PARIS — Des mandataires russes présumés jugés pour avoir dégradé le Musée de l’Holocauste de Paris avec de la peinture rouge l’année dernière se sont ensuite rendus en Allemagne et en Suisse, où les enquêteurs français soupçonnent qu’ils pourraient avoir été impliqués dans d’autres actes de provocation.
Quatre Bulgares ont été jugés mercredi devant un tribunal de Paris, accusés d’avoir participé au marquage du musée et de dizaines d’autres bâtiments parisiens avec des empreintes de mains rouges. L’accusation soupçonne que le raid de mai 2024 faisait partie de la guerre hybride non déclarée mais aux multiples facettes menée par Moscou sur le continent.
Parmi les quatre suspects, Mircho Angelov, 27 ans, est en fuite, tandis que Nikolay Ivanov, 42 ans, a été arrêté en Croatie l’année dernière et extradé. Les documents d’enquête de la police cités au tribunal allèguent qu’ils ont « reçu des instructions en russe via Telegram ».

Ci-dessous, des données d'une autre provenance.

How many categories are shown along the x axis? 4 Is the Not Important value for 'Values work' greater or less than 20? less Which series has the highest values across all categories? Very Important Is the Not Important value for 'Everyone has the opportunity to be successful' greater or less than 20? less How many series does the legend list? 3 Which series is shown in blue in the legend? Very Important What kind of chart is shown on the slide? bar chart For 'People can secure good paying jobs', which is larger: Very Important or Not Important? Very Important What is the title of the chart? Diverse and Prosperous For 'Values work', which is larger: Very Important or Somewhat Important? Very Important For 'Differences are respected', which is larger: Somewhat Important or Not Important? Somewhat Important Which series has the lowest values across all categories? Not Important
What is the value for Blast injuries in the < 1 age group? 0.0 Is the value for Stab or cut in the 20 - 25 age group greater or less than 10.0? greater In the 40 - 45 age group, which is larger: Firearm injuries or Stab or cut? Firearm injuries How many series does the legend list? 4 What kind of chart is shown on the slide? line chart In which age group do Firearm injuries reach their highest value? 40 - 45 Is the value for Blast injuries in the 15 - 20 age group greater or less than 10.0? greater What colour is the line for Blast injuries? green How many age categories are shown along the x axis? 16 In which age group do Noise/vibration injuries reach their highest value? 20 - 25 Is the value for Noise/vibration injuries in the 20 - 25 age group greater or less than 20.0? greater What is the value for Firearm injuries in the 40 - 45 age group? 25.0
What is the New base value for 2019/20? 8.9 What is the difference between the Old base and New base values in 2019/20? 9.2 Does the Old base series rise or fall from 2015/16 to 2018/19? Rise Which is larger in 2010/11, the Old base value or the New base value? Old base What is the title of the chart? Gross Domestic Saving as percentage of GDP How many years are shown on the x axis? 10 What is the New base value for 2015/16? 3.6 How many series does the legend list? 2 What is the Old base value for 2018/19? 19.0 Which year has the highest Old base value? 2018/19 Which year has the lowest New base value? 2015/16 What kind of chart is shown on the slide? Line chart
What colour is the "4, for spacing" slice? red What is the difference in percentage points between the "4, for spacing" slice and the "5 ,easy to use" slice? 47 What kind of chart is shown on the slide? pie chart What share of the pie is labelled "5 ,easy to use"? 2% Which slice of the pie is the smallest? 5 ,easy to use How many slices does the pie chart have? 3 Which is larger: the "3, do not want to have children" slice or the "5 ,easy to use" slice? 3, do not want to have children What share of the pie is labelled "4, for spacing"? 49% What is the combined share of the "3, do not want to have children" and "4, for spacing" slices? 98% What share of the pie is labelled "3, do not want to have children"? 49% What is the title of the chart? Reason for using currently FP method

Selon les informations fournies par les autorités bulgares, également citées au tribunal, Angelov et un troisième suspect, Kiril Milushev, 28 ans, se sont rendus en Allemagne peu après l’opération de Paris. Le procureur français a noté que la tombe munichoise de Stepan Bandera, un homme politique nationaliste ukrainien actif dans les années 1930 et 1940, avait été taguée à peu près à la même époque. Citant des renseignements partagés par un pays étranger, il a demandé si les suspects du raid à Paris étaient impliqués.
Milushev a rejeté la théorie comme étant « absurde ». Vêtu d’une chemise blanche et arborant une barbe claire, il a reconnu avoir visité l’Allemagne avec Angelov mais a précisé qu’ils y étaient allés pour acheter une voiture d’occasion.
Milushev a également admis avoir voyagé en Suisse avec Ivanov, qui n’a pas nié le voyage. Ces derniers ne se sont pas rendus à Paris mais ont payé les chambres d’hôtel des trois autres et leur vol de retour à Sofia après la dégradation du musée de l’Holocauste.
Le voyage suisse a eu lieu avant un sommet de haut niveau sur l’Ukraine dans le pays.
« Nous étions censés apposer des autocollants (pour la paix), mais nous ne l’avons pas fait », a déclaré Milushev.
Ivanov a reconnu avoir payé le voyage à Paris des trois autres suspects, mais a déclaré qu’il l’avait fait pour rendre service à Anguelov, qui l’a ensuite remboursé.
Mais selon le juge, les renseignements partagés par un pays étranger indiquent qu’Ivanov est probablement un « recruteur de mandataires » impliqué dans les opérations de guerre hybride russes.
Ivanov a déclaré qu’il voulait seulement aider Anguelov et s’est décrit comme « un pacifiste ».
Le quatrième suspect, Georgi Filipov, 36 ans, fait également l’objet d’une enquête dans une autre affaire d’ingérence russe présumée, dans laquelle des cercueils portant la mention « Soldats français d’Ukraine » ont été déposés près de la Tour Eiffel. Au tribunal, Filipov a reconnu avoir transporté les cercueils, mais a déclaré qu’il ne savait pas comment ils seraient utilisés. Il a également exprimé ses regrets pour la dégradation du Musée de l’Holocauste.
Le procès, qui se poursuit jeudi et vendredi, offre une rare fenêtre sur les opérations de guerre hybride présumées de la Russie à travers l’Europe et les liens entre les multiples cas d’ingérence étrangère possible qui font actuellement l’objet d’une enquête.